Dowser bloody well done you doing all that driving! As evidenced on this thread there are people 20 years younger struggle with it, I've not driven for almost 9 years due to meds, although they've been changed recently so I can think about it again. I'm working to overcome housebound agoraphobia at the moment but I'm hoping next spring/summer I can get out and about more and that may include driving again.

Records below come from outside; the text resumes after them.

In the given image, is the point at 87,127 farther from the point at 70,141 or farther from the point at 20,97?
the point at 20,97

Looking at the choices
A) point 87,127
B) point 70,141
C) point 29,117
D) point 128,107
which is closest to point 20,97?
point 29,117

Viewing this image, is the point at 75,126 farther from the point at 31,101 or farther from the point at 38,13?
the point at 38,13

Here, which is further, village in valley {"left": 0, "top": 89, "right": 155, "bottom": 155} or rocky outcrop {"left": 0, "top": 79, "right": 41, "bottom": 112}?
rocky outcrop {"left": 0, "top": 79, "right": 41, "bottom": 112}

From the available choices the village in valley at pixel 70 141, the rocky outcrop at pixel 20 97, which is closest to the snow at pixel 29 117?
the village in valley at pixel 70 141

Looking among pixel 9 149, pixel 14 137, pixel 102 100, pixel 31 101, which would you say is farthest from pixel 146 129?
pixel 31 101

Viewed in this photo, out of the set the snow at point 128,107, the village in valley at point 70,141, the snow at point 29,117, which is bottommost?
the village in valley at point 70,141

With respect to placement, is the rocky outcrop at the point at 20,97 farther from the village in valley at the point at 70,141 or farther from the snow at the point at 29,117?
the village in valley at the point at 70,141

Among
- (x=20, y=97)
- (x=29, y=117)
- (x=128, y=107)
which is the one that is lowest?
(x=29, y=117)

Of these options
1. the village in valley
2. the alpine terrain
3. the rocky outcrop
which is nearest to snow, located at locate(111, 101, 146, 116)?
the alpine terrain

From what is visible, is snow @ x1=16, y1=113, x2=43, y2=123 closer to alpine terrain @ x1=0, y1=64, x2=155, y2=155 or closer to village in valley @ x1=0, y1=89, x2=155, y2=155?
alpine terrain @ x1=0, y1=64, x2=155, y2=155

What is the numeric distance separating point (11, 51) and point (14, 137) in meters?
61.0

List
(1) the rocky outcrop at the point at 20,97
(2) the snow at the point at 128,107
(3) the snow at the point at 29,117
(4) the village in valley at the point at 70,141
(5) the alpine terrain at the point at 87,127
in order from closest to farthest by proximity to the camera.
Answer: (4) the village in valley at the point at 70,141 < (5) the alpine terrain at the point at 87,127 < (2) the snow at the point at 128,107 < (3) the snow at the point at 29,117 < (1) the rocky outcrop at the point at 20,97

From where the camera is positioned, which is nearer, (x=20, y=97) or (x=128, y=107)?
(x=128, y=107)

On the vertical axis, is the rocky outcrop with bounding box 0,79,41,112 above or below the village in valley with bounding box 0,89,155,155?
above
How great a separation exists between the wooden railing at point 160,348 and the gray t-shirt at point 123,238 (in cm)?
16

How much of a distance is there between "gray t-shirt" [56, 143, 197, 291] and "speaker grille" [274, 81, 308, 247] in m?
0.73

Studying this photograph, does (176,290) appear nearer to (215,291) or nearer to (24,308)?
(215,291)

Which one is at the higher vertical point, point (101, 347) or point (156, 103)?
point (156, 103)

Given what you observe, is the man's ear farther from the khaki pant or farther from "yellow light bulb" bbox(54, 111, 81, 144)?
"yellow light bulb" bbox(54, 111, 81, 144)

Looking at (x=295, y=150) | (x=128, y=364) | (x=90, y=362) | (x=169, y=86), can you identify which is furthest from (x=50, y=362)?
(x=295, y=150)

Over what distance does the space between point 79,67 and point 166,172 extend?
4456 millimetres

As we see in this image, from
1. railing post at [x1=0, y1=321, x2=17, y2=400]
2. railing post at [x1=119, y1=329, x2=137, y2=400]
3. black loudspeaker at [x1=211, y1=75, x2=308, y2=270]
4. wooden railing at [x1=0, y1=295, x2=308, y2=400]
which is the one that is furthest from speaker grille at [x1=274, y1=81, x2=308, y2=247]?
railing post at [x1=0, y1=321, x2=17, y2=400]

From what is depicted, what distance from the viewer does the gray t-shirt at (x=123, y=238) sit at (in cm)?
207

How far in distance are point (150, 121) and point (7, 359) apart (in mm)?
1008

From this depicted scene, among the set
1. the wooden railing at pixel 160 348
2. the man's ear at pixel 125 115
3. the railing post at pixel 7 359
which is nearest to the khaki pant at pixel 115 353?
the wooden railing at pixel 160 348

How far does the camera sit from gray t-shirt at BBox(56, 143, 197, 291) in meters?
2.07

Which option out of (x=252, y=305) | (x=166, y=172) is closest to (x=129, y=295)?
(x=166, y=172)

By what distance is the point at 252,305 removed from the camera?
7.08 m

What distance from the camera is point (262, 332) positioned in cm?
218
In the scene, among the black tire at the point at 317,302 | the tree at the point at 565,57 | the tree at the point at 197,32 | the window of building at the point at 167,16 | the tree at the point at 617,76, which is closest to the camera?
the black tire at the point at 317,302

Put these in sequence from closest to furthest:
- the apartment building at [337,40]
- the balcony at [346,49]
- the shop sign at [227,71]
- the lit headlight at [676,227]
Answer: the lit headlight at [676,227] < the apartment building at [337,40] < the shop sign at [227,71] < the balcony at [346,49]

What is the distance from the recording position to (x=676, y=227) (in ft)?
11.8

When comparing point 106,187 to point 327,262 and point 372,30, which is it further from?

My mum actually really doesn't look her age, neither do me or my siblings. When she was still working I turned 40 and she had several colleagues saying that they didn't think she was old enough or that if she was she must have been a teen mum! She was mid 20's when she had me. So not particularly young. I also had a few people thinking I was kidding on when I said I was turning 40. Lovely compliments but I don't see it myself. I get a bloody great shock when I look in the mirror! Grey hair, sagging skin, and serious weight gain (again partly meds) without wishing to brag but in my 20's I was slim and quite pretty and that's still the image I have in my head.

Does anyone else experience this? That you also have friends/family that you knew from much younger that you still have how they looked then stuck in your head? So when you see them now it doesn't match?